|
|
Komşu'nun kebabı
Bizim burjuvaların bazıları pek şapşal! Para kazanmayı biliyorlar ama onu zevkli bir biçimde, tadını çıkara çıkara harcamayı bilmiyorlar. Bunu en çok yemek konusunda görüyoruz. Belledikleri iki üç lokanta var; hep oralara gidiyorlar. Niye? Birbirlerini görmek için. Lokantacılar da bunu bildiği için icabında dandik yemekleri kakalıyor. Ya da sıradan yemeklere fahiş fiyatlar çekiyor. Mesela kebapçılar.

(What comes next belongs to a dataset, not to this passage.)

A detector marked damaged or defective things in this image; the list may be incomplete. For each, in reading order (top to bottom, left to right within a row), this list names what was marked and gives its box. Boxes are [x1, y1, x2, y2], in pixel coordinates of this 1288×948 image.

Çok ünlü iki sosyete kebapçısı var. Birinde resmen kokmuş kebap yedik. Bir daha gitmedik. Diğeri kebaba öyle çok yağ koymuştu ki; yemek bittiğinde damağımız tat alamaz haldeydi... Ayrıca humusun pastırmasından çıkan inatçı sinir, dişimizi yarım saat terk etmemişti. Buna karşılık ikisinde de yüklü bir hesap ödemiştik. Son oldu; ikisine de adım atmıyoruz. Ben para vermeye hazırım, yeter ki adam gibi şeyler yiyeyim, düzgün hizmet alayım. Bu tip nahoş deneyimlerden sonra Nişantaşı'ndaki 'Komşu'ya korka korka gittik. Ama son derece mutlu çıktık. Yediğimiz her şey gayet iyiydi. Hele pastırmalı humus! Tek kelimeyle şahaneydi. Yemeğe doyamadık. İnşallah 'Komşu' hem yemeklerde, hem de servisinde tutturduğu kaliteyi bozmaz!